I love punctuation and I sprinkle it over my sentences like nonpareils on cupcake icing.

Raymon Chandler craps allover Proulx, Proust and all the rest.

Ann O'Dyne said...

Back now from finding a Chandler opener:
"There was a desert wind blowing that night. It was one of those hot dry Santa Anas that come down through the mountain passes and curl your hair and make your nerves jump and your sking itch. On nights like that every booze party ends in a fight. Meek little wives feel the edge of the carving knife and study their husbands' necks. Anything can happen. You can even get a full glass of beer at a cocktail lounge."-- "Red Wind" (opening paragraph)

"Down these mean streets a man must go who is not himself mean, who is neither tarnished nor afraid. He is the hero, he is everything. He must be a complete man and a common man and yet an unusual man. He must be, to use a rather weathered phrase, a man of honor, by instinct, by inevitability, without thought of it, and certainly without saying it. He must be the best man in his world and a good enough man for any world."--"The Simple Art of Murder" (essay)

... and there's plenty more where they came from.
This this the man whose work gave Joni Mitchell 'the hissing of summer lawns"

Pavlov's Cat said...

Well indeed, I love him myself.

'It must have been Friday because the fish smell from the Mansion House coffee-shop next door was strong enough to build a garage on. Apart from that it was a nice warm day in spring, the tail of the afternoon, and there hadn't been any business in a week. I had my heels in the groove on my desk and was sunning my ankles in a wedge of sunlight when the phone rang. I took my hat off it and made a yawning sound into the mouthpiece.'

TimT said...

I was everything the well-dressed private detective ought to be. I was calling on four million dollars.
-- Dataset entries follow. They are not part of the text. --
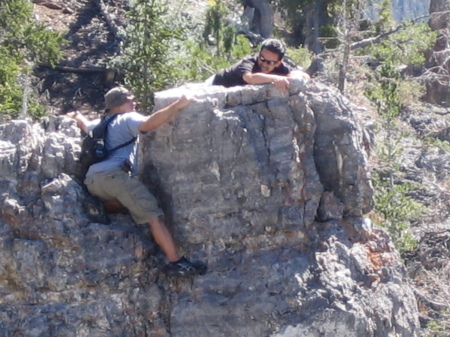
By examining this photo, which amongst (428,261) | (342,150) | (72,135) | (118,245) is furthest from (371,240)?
(428,261)

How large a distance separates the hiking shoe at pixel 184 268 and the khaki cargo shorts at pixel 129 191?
41 centimetres

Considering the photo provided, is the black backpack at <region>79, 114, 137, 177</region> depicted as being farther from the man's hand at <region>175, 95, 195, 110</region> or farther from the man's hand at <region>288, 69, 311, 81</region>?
the man's hand at <region>288, 69, 311, 81</region>

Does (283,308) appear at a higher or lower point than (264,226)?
lower

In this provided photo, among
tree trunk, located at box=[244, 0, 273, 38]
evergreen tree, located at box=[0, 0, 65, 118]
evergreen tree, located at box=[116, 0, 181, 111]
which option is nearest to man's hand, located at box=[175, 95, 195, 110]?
evergreen tree, located at box=[0, 0, 65, 118]

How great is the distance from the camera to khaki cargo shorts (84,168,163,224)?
7.15m

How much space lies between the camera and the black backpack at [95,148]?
24.0 feet

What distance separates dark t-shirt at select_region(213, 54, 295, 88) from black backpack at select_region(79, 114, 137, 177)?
41.4 inches

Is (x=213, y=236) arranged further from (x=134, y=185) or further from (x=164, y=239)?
(x=134, y=185)

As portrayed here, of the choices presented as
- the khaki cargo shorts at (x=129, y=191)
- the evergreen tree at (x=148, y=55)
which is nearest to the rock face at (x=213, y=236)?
the khaki cargo shorts at (x=129, y=191)

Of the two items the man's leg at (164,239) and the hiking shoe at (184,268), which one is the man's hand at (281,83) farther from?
the hiking shoe at (184,268)

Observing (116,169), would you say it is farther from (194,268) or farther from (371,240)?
(371,240)

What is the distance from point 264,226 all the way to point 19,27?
27.9 feet

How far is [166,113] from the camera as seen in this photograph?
23.4 feet

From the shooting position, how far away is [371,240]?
25.4ft
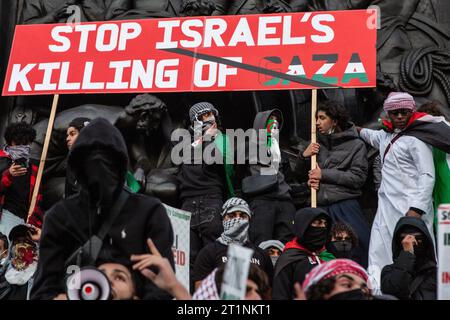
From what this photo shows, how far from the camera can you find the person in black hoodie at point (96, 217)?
6645 mm

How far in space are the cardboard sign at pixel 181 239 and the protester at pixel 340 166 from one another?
1.33m

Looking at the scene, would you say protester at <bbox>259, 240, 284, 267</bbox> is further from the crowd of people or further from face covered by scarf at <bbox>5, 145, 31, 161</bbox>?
face covered by scarf at <bbox>5, 145, 31, 161</bbox>

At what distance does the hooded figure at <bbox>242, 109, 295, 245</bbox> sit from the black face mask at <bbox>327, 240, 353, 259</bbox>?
1118mm

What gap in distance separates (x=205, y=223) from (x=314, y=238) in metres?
1.88

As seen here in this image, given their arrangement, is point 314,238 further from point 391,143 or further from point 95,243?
point 95,243

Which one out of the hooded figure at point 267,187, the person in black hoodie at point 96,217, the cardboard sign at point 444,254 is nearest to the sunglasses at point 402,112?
the hooded figure at point 267,187

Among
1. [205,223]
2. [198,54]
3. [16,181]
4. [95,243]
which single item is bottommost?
[95,243]

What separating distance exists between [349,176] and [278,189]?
0.67 meters

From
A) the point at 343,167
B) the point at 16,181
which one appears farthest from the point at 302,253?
the point at 16,181

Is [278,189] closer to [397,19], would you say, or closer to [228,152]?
[228,152]

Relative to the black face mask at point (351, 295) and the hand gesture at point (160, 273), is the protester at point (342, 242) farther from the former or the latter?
the hand gesture at point (160, 273)

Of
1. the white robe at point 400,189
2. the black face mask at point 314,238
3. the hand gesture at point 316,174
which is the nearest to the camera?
the black face mask at point 314,238

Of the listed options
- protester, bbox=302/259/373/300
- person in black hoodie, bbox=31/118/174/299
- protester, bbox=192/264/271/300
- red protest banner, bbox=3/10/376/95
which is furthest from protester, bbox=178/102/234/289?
protester, bbox=302/259/373/300

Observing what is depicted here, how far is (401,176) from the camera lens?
33.5 ft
Those two sentences, right there, may have been what first hooked me to Chandler.

If grammar gets you into trouble, then it would get me a death sentence. But this post did get me thinking about how often the greatest quotes contain little else but simple, functional words like 'am', 'was', 'the'. For instance - 'I am what I am'. 'I am not what I am.''To be or not to be'. 'Never, never, never, never, never'. Shakespeare was so good at this that he could write whole passages containing simple, functional one- or two-syllable words. In his sonnets, he more or less succeeded in treating his own name in this way.

The text-dating game sounds jolly fun, and I may very well have to do a blog version sometime.